→ **Your task**:
Render the listing below as a JSON array of strings, with one string per line and no entries for blank lines.

→ **Records shown**:
** START **

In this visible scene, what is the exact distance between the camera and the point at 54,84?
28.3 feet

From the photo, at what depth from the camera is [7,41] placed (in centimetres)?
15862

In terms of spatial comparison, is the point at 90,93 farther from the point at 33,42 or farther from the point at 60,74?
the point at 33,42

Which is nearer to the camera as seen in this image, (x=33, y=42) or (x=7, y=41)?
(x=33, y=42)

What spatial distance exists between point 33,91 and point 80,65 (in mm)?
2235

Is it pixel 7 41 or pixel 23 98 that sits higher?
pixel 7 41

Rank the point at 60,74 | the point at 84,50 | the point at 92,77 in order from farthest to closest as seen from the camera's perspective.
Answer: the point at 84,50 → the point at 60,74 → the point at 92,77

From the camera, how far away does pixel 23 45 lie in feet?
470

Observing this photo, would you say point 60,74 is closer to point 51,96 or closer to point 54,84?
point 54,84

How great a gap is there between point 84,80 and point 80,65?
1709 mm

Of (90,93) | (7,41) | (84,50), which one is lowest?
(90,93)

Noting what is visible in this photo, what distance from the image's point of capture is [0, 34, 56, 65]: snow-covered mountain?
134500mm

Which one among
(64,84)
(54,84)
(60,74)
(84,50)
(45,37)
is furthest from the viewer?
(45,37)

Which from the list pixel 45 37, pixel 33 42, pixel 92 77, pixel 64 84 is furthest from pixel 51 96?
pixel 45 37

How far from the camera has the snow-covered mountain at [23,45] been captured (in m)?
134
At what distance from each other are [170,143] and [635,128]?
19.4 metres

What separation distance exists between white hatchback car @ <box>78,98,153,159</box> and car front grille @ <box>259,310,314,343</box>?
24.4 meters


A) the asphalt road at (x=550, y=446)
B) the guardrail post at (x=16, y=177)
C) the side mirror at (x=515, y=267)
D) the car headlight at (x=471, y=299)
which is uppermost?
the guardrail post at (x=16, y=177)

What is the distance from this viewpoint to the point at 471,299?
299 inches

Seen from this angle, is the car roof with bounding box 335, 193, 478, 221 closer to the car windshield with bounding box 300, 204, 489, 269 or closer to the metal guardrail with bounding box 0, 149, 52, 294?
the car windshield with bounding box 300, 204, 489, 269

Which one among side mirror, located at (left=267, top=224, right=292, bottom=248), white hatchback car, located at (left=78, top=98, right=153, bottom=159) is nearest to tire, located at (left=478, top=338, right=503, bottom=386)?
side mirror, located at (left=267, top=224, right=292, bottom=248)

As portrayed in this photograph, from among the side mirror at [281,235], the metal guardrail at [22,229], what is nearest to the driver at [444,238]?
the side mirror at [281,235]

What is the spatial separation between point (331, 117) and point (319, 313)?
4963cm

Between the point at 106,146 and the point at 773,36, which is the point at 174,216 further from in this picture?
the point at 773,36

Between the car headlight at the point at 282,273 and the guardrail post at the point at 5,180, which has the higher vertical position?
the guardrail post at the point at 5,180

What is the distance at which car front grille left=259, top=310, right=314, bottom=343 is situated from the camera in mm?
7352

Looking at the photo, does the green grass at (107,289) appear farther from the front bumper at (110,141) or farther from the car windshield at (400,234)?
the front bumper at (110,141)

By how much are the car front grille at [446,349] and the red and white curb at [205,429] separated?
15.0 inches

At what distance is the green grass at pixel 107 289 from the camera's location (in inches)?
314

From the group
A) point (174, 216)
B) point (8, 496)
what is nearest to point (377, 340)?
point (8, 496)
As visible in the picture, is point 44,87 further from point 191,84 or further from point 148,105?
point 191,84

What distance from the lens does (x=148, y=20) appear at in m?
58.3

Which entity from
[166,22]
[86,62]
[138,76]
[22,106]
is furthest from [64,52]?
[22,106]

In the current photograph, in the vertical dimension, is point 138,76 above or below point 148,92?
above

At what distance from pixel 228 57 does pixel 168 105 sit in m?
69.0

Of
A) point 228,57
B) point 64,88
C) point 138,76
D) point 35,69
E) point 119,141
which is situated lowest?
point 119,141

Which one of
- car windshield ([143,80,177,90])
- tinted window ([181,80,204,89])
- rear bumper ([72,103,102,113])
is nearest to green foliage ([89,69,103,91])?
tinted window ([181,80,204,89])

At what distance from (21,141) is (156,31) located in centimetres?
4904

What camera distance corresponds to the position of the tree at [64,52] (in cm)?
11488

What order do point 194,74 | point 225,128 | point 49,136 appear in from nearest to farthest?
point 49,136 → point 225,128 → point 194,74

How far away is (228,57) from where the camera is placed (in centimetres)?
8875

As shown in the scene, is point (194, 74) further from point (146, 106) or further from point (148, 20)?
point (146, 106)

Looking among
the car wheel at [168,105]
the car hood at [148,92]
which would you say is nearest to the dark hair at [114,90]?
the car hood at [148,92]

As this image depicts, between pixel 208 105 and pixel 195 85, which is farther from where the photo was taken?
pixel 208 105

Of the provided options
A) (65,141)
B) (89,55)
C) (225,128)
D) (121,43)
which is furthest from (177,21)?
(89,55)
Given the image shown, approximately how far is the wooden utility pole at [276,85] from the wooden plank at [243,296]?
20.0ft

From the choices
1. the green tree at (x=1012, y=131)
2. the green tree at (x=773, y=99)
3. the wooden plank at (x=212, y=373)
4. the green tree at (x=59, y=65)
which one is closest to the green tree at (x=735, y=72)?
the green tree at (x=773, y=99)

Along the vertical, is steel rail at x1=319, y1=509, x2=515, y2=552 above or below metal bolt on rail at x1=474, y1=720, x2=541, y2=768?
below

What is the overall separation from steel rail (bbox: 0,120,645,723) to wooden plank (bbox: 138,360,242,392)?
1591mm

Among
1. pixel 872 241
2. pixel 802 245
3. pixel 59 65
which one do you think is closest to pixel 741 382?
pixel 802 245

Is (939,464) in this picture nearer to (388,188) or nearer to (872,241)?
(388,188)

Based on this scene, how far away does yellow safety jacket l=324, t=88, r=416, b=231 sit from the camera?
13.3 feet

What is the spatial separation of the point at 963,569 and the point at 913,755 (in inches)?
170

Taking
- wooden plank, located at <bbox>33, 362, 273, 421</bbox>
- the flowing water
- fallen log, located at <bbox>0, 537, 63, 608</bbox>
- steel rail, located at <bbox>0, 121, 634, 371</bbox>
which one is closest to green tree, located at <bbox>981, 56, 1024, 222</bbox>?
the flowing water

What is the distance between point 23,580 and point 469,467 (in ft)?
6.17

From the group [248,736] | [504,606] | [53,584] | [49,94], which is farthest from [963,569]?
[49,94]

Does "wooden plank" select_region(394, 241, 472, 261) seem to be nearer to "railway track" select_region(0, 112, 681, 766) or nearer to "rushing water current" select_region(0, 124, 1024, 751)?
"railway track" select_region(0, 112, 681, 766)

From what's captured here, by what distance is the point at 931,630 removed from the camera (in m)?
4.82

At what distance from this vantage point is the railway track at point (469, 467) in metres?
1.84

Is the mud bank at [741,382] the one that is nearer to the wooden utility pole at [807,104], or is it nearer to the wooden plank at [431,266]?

** END **

→ **Response for this exercise**:
[
  "In this visible scene, what is the exact distance between the camera and the point at 54,84?",
  "28.3 feet",
  "From the photo, at what depth from the camera is [7,41] placed (in centimetres)?",
  "15862",
  "In terms of spatial comparison, is the point at 90,93 farther from the point at 33,42 or farther from the point at 60,74?",
  "the point at 33,42",
  "Which is nearer to the camera as seen in this image, (x=33, y=42) or (x=7, y=41)?",
  "(x=33, y=42)",
  "What spatial distance exists between point 33,91 and point 80,65 (in mm)?",
  "2235",
  "Is it pixel 7 41 or pixel 23 98 that sits higher?",
  "pixel 7 41",
  "Rank the point at 60,74 | the point at 84,50 | the point at 92,77 in order from farthest to closest as seen from the camera's perspective.",
  "Answer: the point at 84,50 → the point at 60,74 → the point at 92,77",
  "From the camera, how far away does pixel 23 45 lie in feet?",
  "470",
  "Observing this photo, would you say point 60,74 is closer to point 51,96 or closer to point 54,84?",
  "point 54,84",
  "How great a gap is there between point 84,80 and point 80,65?",
  "1709 mm",
  "Of (90,93) | (7,41) | (84,50), which one is lowest?",
  "(90,93)",
  "Noting what is visible in this photo, what distance from the image's point of capture is [0, 34, 56, 65]: snow-covered mountain?",
  "134500mm",
  "Which one among",
  "(64,84)",
  "(54,84)",
  "(60,74)",
  "(84,50)",
  "(45,37)",
  "is furthest from the viewer?",
  "(45,37)",
  "Which from the list pixel 45 37, pixel 33 42, pixel 92 77, pixel 64 84 is furthest from pixel 51 96?",
  "pixel 45 37",
  "How far from the camera has the snow-covered mountain at [23,45] been captured (in m)?",
  "134",
  "At what distance from each other are [170,143] and [635,128]?",
  "19.4 metres",
  "What separation distance exists between white hatchback car @ <box>78,98,153,159</box> and car front grille @ <box>259,310,314,343</box>?",
  "24.4 meters",
  "A) the asphalt road at (x=550, y=446)",
  "B) the guardrail post at (x=16, y=177)",
  "C) the side mirror at (x=515, y=267)",
  "D) the car headlight at (x=471, y=299)",
  "which is uppermost?",
  "the guardrail post at (x=16, y=177)",
  "What is the distance from this viewpoint to the point at 471,299?",
  "299 inches",
  "Seen from this angle, is the car roof with bounding box 335, 193, 478, 221 closer to the car windshield with bounding box 300, 204, 489, 269 or closer to the metal guardrail with bounding box 0, 149, 52, 294?",
  "the car windshield with bounding box 300, 204, 489, 269",
  "Which one among side mirror, located at (left=267, top=224, right=292, bottom=248), white hatchback car, located at (left=78, top=98, right=153, bottom=159) is nearest to tire, located at (left=478, top=338, right=503, bottom=386)?",
  "side mirror, located at (left=267, top=224, right=292, bottom=248)",
  "As portrayed in this photograph, from among the side mirror at [281,235], the metal guardrail at [22,229], what is nearest to the driver at [444,238]?",
  "the side mirror at [281,235]",
  "What is the spatial separation between point (331, 117) and point (319, 313)?",
  "4963cm",
  "Between the point at 106,146 and the point at 773,36, which is the point at 174,216 further from in this picture?",
  "the point at 773,36",
  "Between the car headlight at the point at 282,273 and the guardrail post at the point at 5,180, which has the higher vertical position?",
  "the guardrail post at the point at 5,180",
  "What is the distance at which car front grille left=259, top=310, right=314, bottom=343 is situated from the camera in mm?",
  "7352",
  "Looking at the photo, does the green grass at (107,289) appear farther from the front bumper at (110,141) or farther from the car windshield at (400,234)?",
  "the front bumper at (110,141)",
  "By how much are the car front grille at [446,349] and the red and white curb at [205,429] separated?",
  "15.0 inches",
  "At what distance is the green grass at pixel 107 289 from the camera's location (in inches)?",
  "314",
  "From the group",
  "A) point (174, 216)",
  "B) point (8, 496)",
  "what is nearest to point (377, 340)?",
  "point (8, 496)",
  "As visible in the picture, is point 44,87 further from point 191,84 or further from point 148,105?",
  "point 191,84",
  "What distance from the lens does (x=148, y=20) appear at in m?",
  "58.3",
  "Which entity from",
  "[166,22]",
  "[86,62]",
  "[138,76]",
  "[22,106]",
  "is furthest from [64,52]?",
  "[22,106]",
  "In the current photograph, in the vertical dimension, is point 138,76 above or below point 148,92?",
  "above",
  "At what distance from pixel 228 57 does pixel 168 105 sit in m?",
  "69.0",
  "Of",
  "A) point 228,57",
  "B) point 64,88",
  "C) point 138,76",
  "D) point 35,69",
  "E) point 119,141",
  "which is situated lowest?",
  "point 119,141",
  "Which one of",
  "- car windshield ([143,80,177,90])",
  "- tinted window ([181,80,204,89])",
  "- rear bumper ([72,103,102,113])",
  "is nearest to green foliage ([89,69,103,91])?",
  "tinted window ([181,80,204,89])",
  "At what distance from (21,141) is (156,31) located in centimetres?",
  "4904",
  "What camera distance corresponds to the position of the tree at [64,52] (in cm)?",
  "11488",
  "What order do point 194,74 | point 225,128 | point 49,136 appear in from nearest to farthest?",
  "point 49,136 → point 225,128 → point 194,74",
  "How far away is (228,57) from where the camera is placed (in centimetres)?",
  "8875",
  "As shown in the scene, is point (194, 74) further from point (146, 106) or further from point (148, 20)?",
  "point (146, 106)",
  "Looking among",
  "the car wheel at [168,105]",
  "the car hood at [148,92]",
  "which would you say is nearest to the dark hair at [114,90]?",
  "the car hood at [148,92]",
  "As this image depicts, between pixel 208 105 and pixel 195 85, which is farther from where the photo was taken?",
  "pixel 208 105",
  "Of the provided options",
  "A) (65,141)",
  "B) (89,55)",
  "C) (225,128)",
  "D) (121,43)",
  "which is furthest from (177,21)?",
  "(89,55)",
  "Given the image shown, approximately how far is the wooden utility pole at [276,85] from the wooden plank at [243,296]?",
  "20.0ft",
  "From the choices",
  "1. the green tree at (x=1012, y=131)",
  "2. the green tree at (x=773, y=99)",
  "3. the wooden plank at (x=212, y=373)",
  "4. the green tree at (x=59, y=65)",
  "which one is closest to the green tree at (x=735, y=72)?",
  "the green tree at (x=773, y=99)",
  "Along the vertical, is steel rail at x1=319, y1=509, x2=515, y2=552 above or below metal bolt on rail at x1=474, y1=720, x2=541, y2=768?",
  "below",
  "What is the overall separation from steel rail (bbox: 0,120,645,723) to wooden plank (bbox: 138,360,242,392)?",
  "1591mm",
  "Among",
  "1. pixel 872 241",
  "2. pixel 802 245",
  "3. pixel 59 65",
  "which one do you think is closest to pixel 741 382?",
  "pixel 802 245",
  "Is (939,464) in this picture nearer to (388,188) or nearer to (872,241)?",
  "(388,188)",
  "Based on this scene, how far away does yellow safety jacket l=324, t=88, r=416, b=231 sit from the camera?",
  "13.3 feet",
  "What is the spatial separation of the point at 963,569 and the point at 913,755 (in inches)?",
  "170",
  "Taking",
  "- wooden plank, located at <bbox>33, 362, 273, 421</bbox>",
  "- the flowing water",
  "- fallen log, located at <bbox>0, 537, 63, 608</bbox>",
  "- steel rail, located at <bbox>0, 121, 634, 371</bbox>",
  "which one is closest to green tree, located at <bbox>981, 56, 1024, 222</bbox>?",
  "the flowing water",
  "What is the distance between point 23,580 and point 469,467 (in ft)?",
  "6.17",
  "From the group [248,736] | [504,606] | [53,584] | [49,94], which is farthest from [963,569]?",
  "[49,94]",
  "Does \"wooden plank\" select_region(394, 241, 472, 261) seem to be nearer to \"railway track\" select_region(0, 112, 681, 766) or nearer to \"rushing water current\" select_region(0, 124, 1024, 751)?",
  "\"railway track\" select_region(0, 112, 681, 766)",
  "From what's captured here, by what distance is the point at 931,630 removed from the camera (in m)?",
  "4.82",
  "At what distance from this vantage point is the railway track at point (469, 467) in metres?",
  "1.84",
  "Is the mud bank at [741,382] the one that is nearer to the wooden utility pole at [807,104], or is it nearer to the wooden plank at [431,266]?"
]